◆ Exercise description
Find the line that contains "How far from the" and print it and every line after it, exactly, please.

[Entries taken from a collection]

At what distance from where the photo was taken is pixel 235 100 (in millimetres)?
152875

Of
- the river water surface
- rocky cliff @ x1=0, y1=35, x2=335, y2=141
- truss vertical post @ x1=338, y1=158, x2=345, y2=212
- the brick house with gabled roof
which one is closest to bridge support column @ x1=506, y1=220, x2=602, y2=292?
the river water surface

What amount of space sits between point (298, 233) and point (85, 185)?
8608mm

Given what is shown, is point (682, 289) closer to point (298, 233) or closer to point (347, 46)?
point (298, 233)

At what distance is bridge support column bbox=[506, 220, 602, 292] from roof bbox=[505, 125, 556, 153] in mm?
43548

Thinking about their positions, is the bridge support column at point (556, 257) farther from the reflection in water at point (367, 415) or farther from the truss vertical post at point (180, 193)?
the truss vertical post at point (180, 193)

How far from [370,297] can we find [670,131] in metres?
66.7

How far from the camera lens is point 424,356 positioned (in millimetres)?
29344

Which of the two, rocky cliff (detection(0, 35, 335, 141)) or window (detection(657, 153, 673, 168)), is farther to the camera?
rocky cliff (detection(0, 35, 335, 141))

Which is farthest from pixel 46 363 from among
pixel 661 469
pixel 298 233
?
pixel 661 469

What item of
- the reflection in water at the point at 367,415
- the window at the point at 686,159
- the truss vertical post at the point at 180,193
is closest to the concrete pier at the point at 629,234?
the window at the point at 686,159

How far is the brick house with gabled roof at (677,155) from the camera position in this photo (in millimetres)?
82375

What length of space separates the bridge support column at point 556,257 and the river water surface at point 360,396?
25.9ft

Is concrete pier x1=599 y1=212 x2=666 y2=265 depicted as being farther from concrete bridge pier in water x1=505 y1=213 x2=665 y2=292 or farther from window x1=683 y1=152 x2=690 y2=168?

◆ Finished exercise
How far from the camera lens is point 424,356 positioned (in millimetres)?
29344

Which of the two, rocky cliff (detection(0, 35, 335, 141)) or window (detection(657, 153, 673, 168)), is farther to the camera?
rocky cliff (detection(0, 35, 335, 141))

Which is farthest from pixel 46 363 from among
pixel 661 469
pixel 298 233
?
pixel 661 469

What item of
- the reflection in water at the point at 367,415
- the window at the point at 686,159
- the truss vertical post at the point at 180,193
is closest to the concrete pier at the point at 629,234?
the window at the point at 686,159

How far is the brick house with gabled roof at (677,155) from the camera position in this photo (in millimetres)?
82375

What length of space separates the bridge support column at point 556,257 and the river water surface at point 360,396?
25.9ft

Is concrete pier x1=599 y1=212 x2=666 y2=265 depicted as being farther from concrete bridge pier in water x1=505 y1=213 x2=665 y2=292 or farther from window x1=683 y1=152 x2=690 y2=168?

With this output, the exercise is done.